The prospect of employee ownership stirs up some big conflicts. On one hand, many U.S. workers are tired of the squeeze that Wall Street's relentless pursuit of profits puts on them. On the other hand, they're wary of betting much of their money on company stock -- after Enron famously imploded and cost many employees their life's savings.
In the interest of full disclosure: The Star Tribune is owned by McClatchy, and the journalists in our newsroom are Guild members.
Guild President Linda Foley said the Knight Ridder proposal would work something like this: The union will pursue the possibility of buying all 12 newspapers, instead of the nine unionized papers it first targeted. The Guild itself would not be an owner. Instead, Yucaipa Companies, a Los Angeles equity fund, will put up the money and form a newspaper company. Employees of those papers -- union or nonunion -- could buy a stake in that company, mainly by rolling over some of their retirement savings at work through an arrangement called an employee stock ownership plan (ESOP).
Yucaipa has a "worker-friendly" reputation, having invested in other unionized businesses, Foley said. And although the two organizations haven't discussed specifics about how the newspapers would be managed, "it goes without saying" that the union contracts will remain, she said.
Some analysts wonder whether Yucaipa and the Guild can make the numbers work.
'How do they give raises?'
"Suppose the papers are required to perform at 15 percent just to cover the debt service, and they're running at 15 percent," said Larry Grimes, president of W.B. Grimes, media investment bankers based in Gaithersburg, Md. "Do they then ask [the unions] for concessions? How do they give raises?"

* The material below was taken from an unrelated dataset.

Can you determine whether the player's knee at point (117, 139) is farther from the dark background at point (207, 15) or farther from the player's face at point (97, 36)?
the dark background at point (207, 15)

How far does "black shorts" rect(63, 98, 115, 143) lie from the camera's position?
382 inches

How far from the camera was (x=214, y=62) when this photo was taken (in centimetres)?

Foley said Yucaipa knows what to expect and remains committed.
"They know what the revenues are," she said. "They know what the returns are."
This new company would become one of about 10,000 held by employee stock plans nationwide, said J. Michael Keeling, president of the ESOP Association in Washington, D.C.
In a typical ESOP, the company or a related trust regularly transfers part of its value to its employees. They own it until they leave, at which time the company buys back their share. In a 2005 survey, companies said their average ESOP transfer amounted to 13 percent of the employee's compensation.
ESOP companies can run anywhere from 1 to 100 percent employee ownership. Their numbers have stagnated for about 15 years, Keeling said. About 1,000 new ones come online each year, but about as many exit the economy, he said.